Movies have a set reference level. So with MV set at 0dB that is as loud as the director intended the movie to be. This is usually very loud, but some variations between movies.


----------



## Nec

Right now, I am sticking around -15/20 when I am alone, and around -25 when the family is watching.


----------



## redsandvb

Now that we moved outta a condo, somewheres between 25 to 15 or so below reference.


----------



## Greenster

Most of the time I am around 45 db's . That is quiet compared to most of you on here. LOL. The loudest I ever go is about 60 db's.


----------



## Horrorfan33

Usually watch TV at -20 and movies between -15 and -12...Depending on movie and sound quality.
Music is usually around -15


----------



## Picture_Shooter

About 75% of max volume, so that is about -20 on my AVR.


----------



## asarose247

I've tried multiple sittings and observations.
Your opinion regarding accuracy of a rat shack spl meter may vary but looking at it while I listen I can see that I prefer 75 bottom and can get to like readings of 85.
In my man cave (9'10" x 11') I often put my onkyo 270 to 82 (volume) or "reference level" as it is displayed. 
Curiously enough, Audyssey (MultiEQ) set my subwoofer (24" BF THTLP) distance to 24 FEET(!) so I may re-run that with a little bit less amp (BASH 300) and get the 270 to get the sub set to only about -3 or so.
Along with the 4 aura buttshakers on my seating, there's plenty of "immersion"
It's a 5.1 set-up plus 2 high fronts. All distances and angles per THX guide lines as I could best hit in that small a space.
I have the sub pointed up in a front corner, on a short riser, mouth about 18" from the ceiling and it makes localization no issue (unless there's reason to just run it HOT) I sit about 7 feet from it.
Movies like TOP GUN, Apocalypse Now, etc. a repeatable experience. 
Also, "ZERO" WAF.


----------



## bmoney003

-5db when i am by myself
-12db w the wife
-20db w the kids


----------



## mpompey

On my system 0 is set to reference.

I usually watch films from -24dB (late night) to -18dB regular viewing.

If I really want to get engaged and feel the movie I may push it up to -15dB.

But all of this is really dependent on the movie. Flight of the Phoenix is really hot and anything above -18dB is too loud for my room.


----------



## arkiedan

Funny. I've never used a SPL meter to see how loud I watch a movie or TV show. I set the volume based on the show. On "Big" movies or TV, with great surround sound tracks, I like to watch LOUD! When it's a throwaway show I turn the audio down. I just re-watched (yeah, I know) Apocalype Now and had the volume UP! That movie is nothing when the soundtrack isn't slamming you in the face.

STATED PROBLEM 1: Reproduce the passage of the forum thread on home-theater listening volume that opens with the words "But all of this" and closes with "in the face.".
STATED PROBLEM 2: Resume the forum thread on home-theater listening volume, starting right after its final sentence.

Dataset entries:
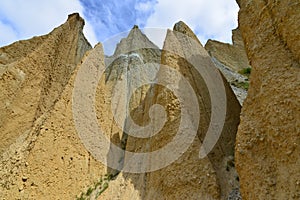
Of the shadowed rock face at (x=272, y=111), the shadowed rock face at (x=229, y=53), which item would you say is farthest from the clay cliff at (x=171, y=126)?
the shadowed rock face at (x=229, y=53)

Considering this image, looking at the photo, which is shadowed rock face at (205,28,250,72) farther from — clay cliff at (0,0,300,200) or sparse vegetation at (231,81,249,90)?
sparse vegetation at (231,81,249,90)

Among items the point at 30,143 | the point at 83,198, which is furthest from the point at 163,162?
the point at 30,143

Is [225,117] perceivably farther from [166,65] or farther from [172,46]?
[172,46]

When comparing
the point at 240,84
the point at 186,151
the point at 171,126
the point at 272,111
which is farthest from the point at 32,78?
the point at 272,111

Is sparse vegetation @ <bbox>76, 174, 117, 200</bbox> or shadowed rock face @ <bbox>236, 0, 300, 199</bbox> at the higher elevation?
shadowed rock face @ <bbox>236, 0, 300, 199</bbox>

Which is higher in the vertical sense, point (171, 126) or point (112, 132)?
point (112, 132)

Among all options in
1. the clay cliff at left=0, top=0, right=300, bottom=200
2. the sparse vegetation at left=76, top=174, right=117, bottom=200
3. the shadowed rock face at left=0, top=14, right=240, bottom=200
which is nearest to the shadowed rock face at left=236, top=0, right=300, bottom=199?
the clay cliff at left=0, top=0, right=300, bottom=200

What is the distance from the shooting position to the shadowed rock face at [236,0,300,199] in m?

TASK ANSWER 1:
But all of this is really dependent on the movie. Flight of the Phoenix is really hot and anything above -18dB is too loud for my room.


----------



## arkiedan

Funny. I've never used a SPL meter to see how loud I watch a movie or TV show. I set the volume based on the show. On "Big" movies or TV, with great surround sound tracks, I like to watch LOUD! When it's a throwaway show I turn the audio down. I just re-watched (yeah, I know) Apocalype Now and had the volume UP! That movie is nothing when the soundtrack isn't slamming you in the face.

TASK ANSWER 2:
----------



## bmoney003

I think everyone is referring to the avr reading from reference. -10db being 10db under ref


----------



## arkiedan

bmoney003 said:


> I think everyone is referring to the avr reading from reference. -10db being 10db under ref


Ahhh, I see. In that case, -5 for "big" movies, -10 for casual movie watching and -20 for most TV.

I've never been able to quite understand "reference level" in this context. Would this not vary greatly from system to system, considering amp power and speaker efficiency? Sort of the Spinal Tap line, "This goes to eleven."

I would think a SPL meter would be the only way to accurately measure "loud."

Not being argumentative but if I'm missing something here please steer me in the right direction. :scratch:

old arkiedan


----------



## mpompey

The idea is that if everyone sets their gear so that theatre reference level reads -0 dB, then -15 dB from my listening position will be the same SPL as -15dB from your position. Of course, rooms, gear, etc will sound different from each other but the SPL level can be correlated.


----------



## ShawnMc

I set 0db as reference and then watch most material from -15 to -10. I have my subs increased about +2.5db from reference on my Anthem D2V.


----------



## Sean O

-10db to -15db for movies
-25db for TV and music

I have put it on 0 a few times but it is uncomfortable loud in my room, to the point where it is not enjoyable.


----------



## the_rookie

-35 to -30 for video games
-20 for tv
-15 to -25 for music
-30 for movies at night
-20 to -25 for movies during the day

I would also recommend calibrating your levels for room gain. My smaller living needs -8 for most of the speakers. So if your avr doesnt do that than i would recommend in a 15x15x8-10 about -8db per channel. As you get bigger and further less and less. A cheap spl meter will help to make it right.


----------



## MrBT

80-85db average. Peaks can go up to 107db!!!! As measured with SPL meter in well treated, dedicated listening room.


----------



## yoda13

Reference at 0db, I watch tv @ around -20db, BDs between -22db and -14db depending on the material. ARC set the trim levels between -1 and 1 all around. 

I tried watching The Avengers at 0db once but it's unbearable. Within 1\2 hour, I was starting to have a headache. It still played very clear though.


----------



## asarose247

movies are 10 -15 below ref level.
music, it depends, usually not less than 10 below
But I expect to add more treatment to smooth overall response 
things changed a bit since I added the emotive UPA 7 to run the center, HF's and 4 surrounds . . .. .


----------



## mark62

i calibrate the speakers to reference level of 75db and usually have the receiver somewhere around -5 watching movies and for music i listen at around 80db or lower because of my hearing being screwed up.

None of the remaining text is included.